Utilising a cast and crew who have a habit of getting involved in other people’s projects – filmmakers Ti West and Joe Swanberg appear (the latter in a major role) – director Adam Wingard builds on a promising reputation with this tale of a family being offed, one by one, by mysterious masked men. With his regular partner, writer Simon Barrett, Wingard tells a smart tale, which starts us off on familiar ground but quickly diverts from the expected to mix a great many horror tropes, with elements pre-dominantly from home invasion thrillers like The Strangers, into something electrifyingly new.
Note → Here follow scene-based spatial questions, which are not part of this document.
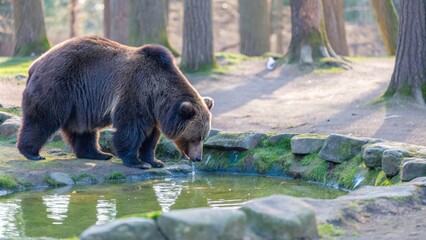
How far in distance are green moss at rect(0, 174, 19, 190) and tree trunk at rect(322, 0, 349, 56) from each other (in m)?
17.1

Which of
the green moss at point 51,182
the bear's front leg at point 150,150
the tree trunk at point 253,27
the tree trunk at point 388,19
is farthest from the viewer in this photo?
the tree trunk at point 253,27

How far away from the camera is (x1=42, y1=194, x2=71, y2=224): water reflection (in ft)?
27.5

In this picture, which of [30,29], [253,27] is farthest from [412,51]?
[253,27]

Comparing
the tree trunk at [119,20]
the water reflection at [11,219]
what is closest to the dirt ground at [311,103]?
the tree trunk at [119,20]

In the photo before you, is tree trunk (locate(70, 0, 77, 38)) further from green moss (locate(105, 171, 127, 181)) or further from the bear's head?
the bear's head

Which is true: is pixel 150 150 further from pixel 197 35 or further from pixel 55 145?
pixel 197 35

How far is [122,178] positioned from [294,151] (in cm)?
242

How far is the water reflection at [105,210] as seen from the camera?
827cm

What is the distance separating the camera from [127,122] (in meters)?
11.5

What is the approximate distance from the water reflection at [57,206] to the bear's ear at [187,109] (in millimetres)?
2141

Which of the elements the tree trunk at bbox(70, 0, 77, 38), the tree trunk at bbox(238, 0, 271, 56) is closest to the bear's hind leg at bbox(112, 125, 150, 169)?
the tree trunk at bbox(238, 0, 271, 56)

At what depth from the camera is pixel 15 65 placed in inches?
877

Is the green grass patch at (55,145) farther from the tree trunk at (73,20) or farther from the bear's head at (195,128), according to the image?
the tree trunk at (73,20)

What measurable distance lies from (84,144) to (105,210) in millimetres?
3399
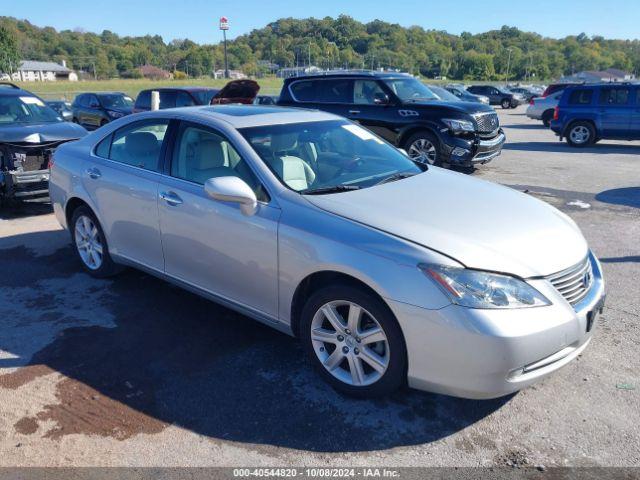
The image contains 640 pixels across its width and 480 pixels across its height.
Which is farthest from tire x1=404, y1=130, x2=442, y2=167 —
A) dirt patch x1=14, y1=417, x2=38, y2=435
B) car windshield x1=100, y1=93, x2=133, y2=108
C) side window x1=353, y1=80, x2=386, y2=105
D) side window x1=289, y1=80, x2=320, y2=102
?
car windshield x1=100, y1=93, x2=133, y2=108

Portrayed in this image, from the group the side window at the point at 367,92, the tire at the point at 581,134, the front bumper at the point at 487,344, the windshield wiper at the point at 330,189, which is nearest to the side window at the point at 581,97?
the tire at the point at 581,134

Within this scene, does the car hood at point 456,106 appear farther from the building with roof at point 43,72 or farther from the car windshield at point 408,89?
the building with roof at point 43,72

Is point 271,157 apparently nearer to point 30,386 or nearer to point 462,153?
point 30,386

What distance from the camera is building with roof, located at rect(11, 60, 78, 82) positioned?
384 ft

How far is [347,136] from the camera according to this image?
4.54 metres

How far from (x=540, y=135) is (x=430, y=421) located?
1843 cm

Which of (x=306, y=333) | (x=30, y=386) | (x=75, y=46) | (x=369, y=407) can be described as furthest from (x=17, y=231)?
(x=75, y=46)

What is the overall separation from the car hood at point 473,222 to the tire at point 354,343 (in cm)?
45

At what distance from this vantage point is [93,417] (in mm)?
3131

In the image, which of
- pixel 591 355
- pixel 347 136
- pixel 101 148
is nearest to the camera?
pixel 591 355

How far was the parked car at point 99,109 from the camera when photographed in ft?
59.9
Much of this success is down to lead and “final” girl Sharni Vinson, a Home & Away veteran who manages to convince as both utterly adorable and also ruthlessly smart when it comes to dispatching those coming to harm her. There’s a real conviction to her performance here, which, when mixed with more emotionally-charged plotting than one comes to expect, makes for a role that feels like it will be remembered for a long time to come. The rest of the cast are all solid enough (seeing Swanberg’s character get increasingly more useless as the story goes on is a joy), but this certainly is her film.
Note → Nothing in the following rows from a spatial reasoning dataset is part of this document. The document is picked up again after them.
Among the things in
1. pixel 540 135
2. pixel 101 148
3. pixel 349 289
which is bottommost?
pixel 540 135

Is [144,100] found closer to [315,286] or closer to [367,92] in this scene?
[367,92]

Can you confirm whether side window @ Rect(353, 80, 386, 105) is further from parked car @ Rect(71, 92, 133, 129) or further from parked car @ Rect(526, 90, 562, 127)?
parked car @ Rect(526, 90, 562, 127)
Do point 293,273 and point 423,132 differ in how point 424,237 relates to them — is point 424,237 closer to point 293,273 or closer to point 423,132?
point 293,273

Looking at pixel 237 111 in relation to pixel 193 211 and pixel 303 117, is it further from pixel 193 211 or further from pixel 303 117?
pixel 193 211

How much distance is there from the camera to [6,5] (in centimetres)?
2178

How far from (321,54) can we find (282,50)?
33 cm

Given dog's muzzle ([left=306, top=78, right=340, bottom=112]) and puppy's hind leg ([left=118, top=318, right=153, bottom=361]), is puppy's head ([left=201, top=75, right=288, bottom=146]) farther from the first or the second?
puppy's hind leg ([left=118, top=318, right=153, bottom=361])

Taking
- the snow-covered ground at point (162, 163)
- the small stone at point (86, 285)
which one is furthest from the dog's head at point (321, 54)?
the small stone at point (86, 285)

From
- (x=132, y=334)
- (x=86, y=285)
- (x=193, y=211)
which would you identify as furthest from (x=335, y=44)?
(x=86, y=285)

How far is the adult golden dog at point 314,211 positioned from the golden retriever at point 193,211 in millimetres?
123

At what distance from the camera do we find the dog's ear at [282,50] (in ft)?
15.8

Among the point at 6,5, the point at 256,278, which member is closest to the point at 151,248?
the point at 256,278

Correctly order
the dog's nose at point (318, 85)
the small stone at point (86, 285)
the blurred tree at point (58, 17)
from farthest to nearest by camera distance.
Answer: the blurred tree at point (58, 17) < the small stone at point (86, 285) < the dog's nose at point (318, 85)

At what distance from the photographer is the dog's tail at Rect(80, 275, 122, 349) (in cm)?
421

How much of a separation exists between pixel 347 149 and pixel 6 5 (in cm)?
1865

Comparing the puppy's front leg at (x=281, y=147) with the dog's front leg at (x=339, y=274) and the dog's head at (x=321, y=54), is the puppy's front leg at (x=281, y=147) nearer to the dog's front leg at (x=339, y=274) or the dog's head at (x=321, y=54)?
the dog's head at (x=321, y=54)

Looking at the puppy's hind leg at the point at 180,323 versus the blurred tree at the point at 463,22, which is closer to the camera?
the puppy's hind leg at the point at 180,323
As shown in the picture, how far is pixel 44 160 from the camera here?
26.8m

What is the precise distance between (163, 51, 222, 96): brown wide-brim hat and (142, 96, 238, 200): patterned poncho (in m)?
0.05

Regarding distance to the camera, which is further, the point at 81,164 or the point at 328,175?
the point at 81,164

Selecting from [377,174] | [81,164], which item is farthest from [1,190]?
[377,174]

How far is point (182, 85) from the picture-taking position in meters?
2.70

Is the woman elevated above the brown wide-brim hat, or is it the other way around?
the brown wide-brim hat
Wingard also crafts a unique atmosphere, where tone can vary within the same scene, none more so than at the climax of the film, yet still feels appropriate throughout. The director leaves the more straight-up shocks for the first half of the film before amping up the juicy vengeance kills in the second, while Mads Heldtberg’s score gets less and less subtle (but more ass-kicking) as the bodies pile up, with a pulsing synth whipping up the energy nicely.
Although You’re Next isn’t a real full-blooded scary time throughout, this doesn’t appear to be the filmmakers’ aim at all: instead, they use a host of trends with the kind of careful quality the genre could see more of. The introduction of the film feels a little out-of-place, dipping its toe into a slightly sleazier mood. For the rest of the runtime, though, this is a breath of fresh air, offering a bloody, fun and well-made time.